A Nino se ve que le divierte el cuento, y Tato -cuando se queda solo con nosotros- dirá que una de sus propias composiciones se llama Canción del Bohemio y habla de su padre. “Traté de capturar ese espíritu que tiene él y tienen muchos chamameceros, que no quieren ser profesionales, no buscan vivir bien de su música sino que disfrutan de tocar de pueblo en pueblo por el mero hecho de tocar. Y esa bohemia a mí me genera cierta nostalgia, me hace preguntar por lo que podría haber sido si hubiera entendido la música, la carrera musical de otro modo… Pero él es feliz así, aunque yo hoy piense que podía desear más”, dice.
Se queda unos segundos en silencio y agrega: “El músico del pueblo, el músico chamamecero, tiene una función cultural-social prácticamente. Y no lo ve tanto como una cosa para ganar dinero, como una profesión. Sino como un disfrute. Y se habla de que el chamamé se compone de chamameceros, y no siempre son músicos. Es decir, aquel que no es músico aporta su baile.
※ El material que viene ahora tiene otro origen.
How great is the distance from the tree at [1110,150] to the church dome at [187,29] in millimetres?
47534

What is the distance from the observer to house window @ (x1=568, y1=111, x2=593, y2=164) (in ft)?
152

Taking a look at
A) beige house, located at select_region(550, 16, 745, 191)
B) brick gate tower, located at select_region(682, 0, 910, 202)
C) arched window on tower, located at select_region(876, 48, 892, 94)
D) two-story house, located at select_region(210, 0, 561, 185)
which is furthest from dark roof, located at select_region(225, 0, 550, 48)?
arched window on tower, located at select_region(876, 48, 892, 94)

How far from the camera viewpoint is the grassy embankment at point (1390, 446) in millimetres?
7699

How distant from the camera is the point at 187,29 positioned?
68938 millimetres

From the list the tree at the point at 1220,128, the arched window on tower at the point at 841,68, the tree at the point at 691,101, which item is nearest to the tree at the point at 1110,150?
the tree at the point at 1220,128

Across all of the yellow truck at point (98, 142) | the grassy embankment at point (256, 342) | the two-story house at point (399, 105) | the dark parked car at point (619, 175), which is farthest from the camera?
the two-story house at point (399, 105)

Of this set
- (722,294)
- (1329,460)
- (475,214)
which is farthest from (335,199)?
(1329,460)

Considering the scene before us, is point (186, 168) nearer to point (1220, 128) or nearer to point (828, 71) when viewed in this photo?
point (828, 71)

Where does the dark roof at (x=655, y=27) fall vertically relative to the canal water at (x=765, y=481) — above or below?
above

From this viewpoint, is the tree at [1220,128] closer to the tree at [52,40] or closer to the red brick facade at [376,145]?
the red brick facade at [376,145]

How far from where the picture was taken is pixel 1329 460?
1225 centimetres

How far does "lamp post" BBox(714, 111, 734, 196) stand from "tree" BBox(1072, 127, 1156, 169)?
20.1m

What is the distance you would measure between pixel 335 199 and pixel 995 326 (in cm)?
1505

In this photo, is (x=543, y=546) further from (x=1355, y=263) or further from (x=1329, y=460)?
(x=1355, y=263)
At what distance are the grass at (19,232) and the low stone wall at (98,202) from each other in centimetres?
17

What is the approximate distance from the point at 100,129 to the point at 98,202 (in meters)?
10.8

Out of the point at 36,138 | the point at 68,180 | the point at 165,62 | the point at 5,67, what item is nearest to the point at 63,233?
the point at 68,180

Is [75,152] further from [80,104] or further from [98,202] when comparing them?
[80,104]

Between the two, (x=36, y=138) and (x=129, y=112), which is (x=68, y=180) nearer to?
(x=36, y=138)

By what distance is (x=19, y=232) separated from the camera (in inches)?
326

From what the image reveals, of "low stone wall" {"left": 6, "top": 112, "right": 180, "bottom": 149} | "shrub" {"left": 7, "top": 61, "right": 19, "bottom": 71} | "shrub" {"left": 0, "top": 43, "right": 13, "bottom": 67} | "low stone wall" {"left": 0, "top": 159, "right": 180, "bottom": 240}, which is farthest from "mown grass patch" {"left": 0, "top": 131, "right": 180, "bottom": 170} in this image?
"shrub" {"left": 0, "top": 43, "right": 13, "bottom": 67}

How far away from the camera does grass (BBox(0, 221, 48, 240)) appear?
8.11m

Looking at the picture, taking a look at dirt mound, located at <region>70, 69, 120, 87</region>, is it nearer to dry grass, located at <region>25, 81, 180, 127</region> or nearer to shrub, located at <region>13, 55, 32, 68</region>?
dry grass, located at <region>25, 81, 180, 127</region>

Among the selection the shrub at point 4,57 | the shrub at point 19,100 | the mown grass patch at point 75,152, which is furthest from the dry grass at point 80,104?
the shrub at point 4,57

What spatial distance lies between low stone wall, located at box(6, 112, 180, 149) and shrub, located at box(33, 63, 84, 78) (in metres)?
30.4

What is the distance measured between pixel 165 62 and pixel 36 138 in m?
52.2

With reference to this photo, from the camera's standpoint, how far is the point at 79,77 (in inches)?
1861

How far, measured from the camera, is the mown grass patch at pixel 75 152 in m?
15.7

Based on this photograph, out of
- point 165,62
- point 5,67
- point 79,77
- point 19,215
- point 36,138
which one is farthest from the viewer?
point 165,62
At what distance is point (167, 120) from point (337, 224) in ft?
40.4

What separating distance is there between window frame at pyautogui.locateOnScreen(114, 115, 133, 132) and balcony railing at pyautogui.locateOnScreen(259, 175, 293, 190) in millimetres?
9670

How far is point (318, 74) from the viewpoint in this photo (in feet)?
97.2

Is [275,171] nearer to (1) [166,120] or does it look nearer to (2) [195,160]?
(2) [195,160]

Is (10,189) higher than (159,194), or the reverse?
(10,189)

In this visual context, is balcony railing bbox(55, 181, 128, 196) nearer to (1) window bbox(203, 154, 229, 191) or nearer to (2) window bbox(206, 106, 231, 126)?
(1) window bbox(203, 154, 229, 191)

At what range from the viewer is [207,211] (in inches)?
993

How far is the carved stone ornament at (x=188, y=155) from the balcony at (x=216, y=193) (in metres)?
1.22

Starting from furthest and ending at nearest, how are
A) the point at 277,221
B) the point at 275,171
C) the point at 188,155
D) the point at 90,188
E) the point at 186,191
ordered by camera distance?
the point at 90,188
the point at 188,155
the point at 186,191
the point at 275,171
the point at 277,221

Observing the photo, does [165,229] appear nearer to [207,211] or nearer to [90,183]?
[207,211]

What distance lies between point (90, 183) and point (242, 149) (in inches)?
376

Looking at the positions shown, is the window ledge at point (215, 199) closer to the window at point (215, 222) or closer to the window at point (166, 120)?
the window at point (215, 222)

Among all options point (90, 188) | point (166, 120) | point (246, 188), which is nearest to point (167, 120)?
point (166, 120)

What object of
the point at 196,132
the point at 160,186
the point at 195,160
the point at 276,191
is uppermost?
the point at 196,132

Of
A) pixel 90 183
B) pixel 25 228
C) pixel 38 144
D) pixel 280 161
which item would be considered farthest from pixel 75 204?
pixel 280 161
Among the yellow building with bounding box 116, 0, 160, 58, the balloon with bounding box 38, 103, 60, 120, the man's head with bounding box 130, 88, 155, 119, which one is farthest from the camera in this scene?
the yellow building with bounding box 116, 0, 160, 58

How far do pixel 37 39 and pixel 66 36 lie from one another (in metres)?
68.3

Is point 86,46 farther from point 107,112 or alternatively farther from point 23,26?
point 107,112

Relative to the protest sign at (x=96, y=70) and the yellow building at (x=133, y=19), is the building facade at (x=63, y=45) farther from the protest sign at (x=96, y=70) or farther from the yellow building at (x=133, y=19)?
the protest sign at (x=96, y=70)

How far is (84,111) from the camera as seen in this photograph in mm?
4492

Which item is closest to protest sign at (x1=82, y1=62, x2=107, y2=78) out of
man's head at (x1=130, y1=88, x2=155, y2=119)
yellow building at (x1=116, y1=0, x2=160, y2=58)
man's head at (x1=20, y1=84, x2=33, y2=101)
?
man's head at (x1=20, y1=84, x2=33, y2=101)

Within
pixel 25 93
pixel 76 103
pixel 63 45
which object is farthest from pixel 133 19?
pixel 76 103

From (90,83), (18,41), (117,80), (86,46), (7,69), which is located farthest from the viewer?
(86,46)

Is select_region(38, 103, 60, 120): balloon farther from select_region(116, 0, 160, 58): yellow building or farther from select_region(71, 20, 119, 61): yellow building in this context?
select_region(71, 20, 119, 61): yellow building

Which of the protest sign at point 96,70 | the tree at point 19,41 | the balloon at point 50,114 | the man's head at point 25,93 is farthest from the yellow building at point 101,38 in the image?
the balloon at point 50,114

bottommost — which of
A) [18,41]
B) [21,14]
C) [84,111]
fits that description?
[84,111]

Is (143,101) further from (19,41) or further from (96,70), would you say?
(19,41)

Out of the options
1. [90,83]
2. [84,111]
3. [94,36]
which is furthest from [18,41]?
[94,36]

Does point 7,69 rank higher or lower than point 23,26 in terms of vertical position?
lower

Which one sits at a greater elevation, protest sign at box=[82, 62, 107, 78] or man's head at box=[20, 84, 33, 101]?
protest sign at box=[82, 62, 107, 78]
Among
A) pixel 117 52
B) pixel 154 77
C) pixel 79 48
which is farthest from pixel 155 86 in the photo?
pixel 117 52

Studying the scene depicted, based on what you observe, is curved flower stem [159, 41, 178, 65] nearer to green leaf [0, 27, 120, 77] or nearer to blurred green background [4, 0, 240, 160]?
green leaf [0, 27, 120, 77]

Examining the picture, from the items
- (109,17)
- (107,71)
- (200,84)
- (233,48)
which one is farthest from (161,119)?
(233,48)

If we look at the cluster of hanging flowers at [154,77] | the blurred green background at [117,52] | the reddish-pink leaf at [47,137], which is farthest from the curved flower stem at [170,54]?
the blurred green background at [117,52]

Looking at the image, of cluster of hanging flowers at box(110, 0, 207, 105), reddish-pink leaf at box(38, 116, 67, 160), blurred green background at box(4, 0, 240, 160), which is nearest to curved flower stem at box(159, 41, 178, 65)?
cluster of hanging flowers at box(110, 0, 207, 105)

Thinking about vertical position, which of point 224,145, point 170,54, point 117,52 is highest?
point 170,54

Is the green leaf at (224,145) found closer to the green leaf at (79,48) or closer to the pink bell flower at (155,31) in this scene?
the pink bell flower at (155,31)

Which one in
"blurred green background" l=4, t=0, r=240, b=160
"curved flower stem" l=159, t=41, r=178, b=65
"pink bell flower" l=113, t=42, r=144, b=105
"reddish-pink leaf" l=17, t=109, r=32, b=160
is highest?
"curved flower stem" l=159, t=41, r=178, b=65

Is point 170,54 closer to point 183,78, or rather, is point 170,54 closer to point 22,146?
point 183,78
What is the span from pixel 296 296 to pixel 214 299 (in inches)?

Y el otro allá emocionado larga un sapucay, porque como dice Julian Zini, el gran poeta: ‘cuando se le terminan las palabras, sale el sapucay’”.
-¿Qué sentís cuando tocás con tu padre?
-Se siente una conexión con todo, con la familia, con la tierra, con la gente, con el poder de reunirnos, de festejar, pero también incluso de acompañar otros momentos que no son tan felices a veces. La música del chamamé tiene esa gran apertura de poder expresar todas las situaciones del ser humano.
Y entonces, acá también, llega la noche. Tato y Nino hablan por un rato en privado y emprenden camino a la plaza central de San Miguel, donde está dispuesto un escenario en el que se está celebrando la fiesta del patrono del pueblo. En la calle, decenas de personas bailan en parejas, giran, se estiran, se reencuentran, se abrazan, se persiguen con los pies y se encuentran en los hombros.
Caminamos con Nino y Tato, son solo dos cuadras hasta la plaza. Las personas lo ven y lo saludan, le agradecen, sonríen. Y uno allá lejos, ya vacío de palabras, abre los ojos y lanza un sapucay.
Nino y Tato suben al escenario. El presentador dice: “Con ustedes: Nino Showwwwwwww Ramírez”, y el pueblo estalla. Comienza a sonar la letra de La pelota de cuero. El acordeón de juguete, escondido en su caja enorme, espera su momento de esplendor.
Yo no sé de qué se trata una tradición, pero esto bien se parece al verdadero chamamé.